### DIRECTIONS
State how many lines of the material below contain the string "feet", treating uppercase and lowercase as distinct, and give only the number.

### RAW RECORDS
★ ★ ★ ★ ★
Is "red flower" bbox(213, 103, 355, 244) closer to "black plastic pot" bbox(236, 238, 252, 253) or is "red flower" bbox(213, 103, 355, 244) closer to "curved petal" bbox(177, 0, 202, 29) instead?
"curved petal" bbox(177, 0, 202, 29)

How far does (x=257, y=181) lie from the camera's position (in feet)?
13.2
★ ★ ★ ★ ★
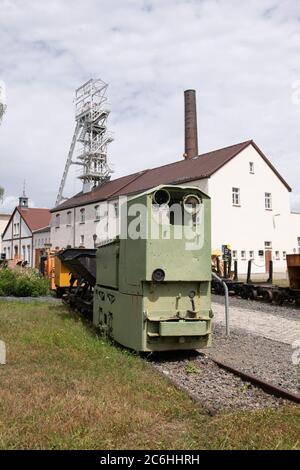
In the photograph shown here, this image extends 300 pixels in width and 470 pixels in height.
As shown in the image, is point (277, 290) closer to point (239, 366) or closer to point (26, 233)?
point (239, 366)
★ ★ ★ ★ ★
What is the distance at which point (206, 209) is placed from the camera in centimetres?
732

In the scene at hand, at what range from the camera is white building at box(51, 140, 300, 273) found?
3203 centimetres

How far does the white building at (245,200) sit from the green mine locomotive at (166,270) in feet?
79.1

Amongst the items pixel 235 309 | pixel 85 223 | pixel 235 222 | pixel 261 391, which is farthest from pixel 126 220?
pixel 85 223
★ ★ ★ ★ ★
### EXPECTED ANSWER
2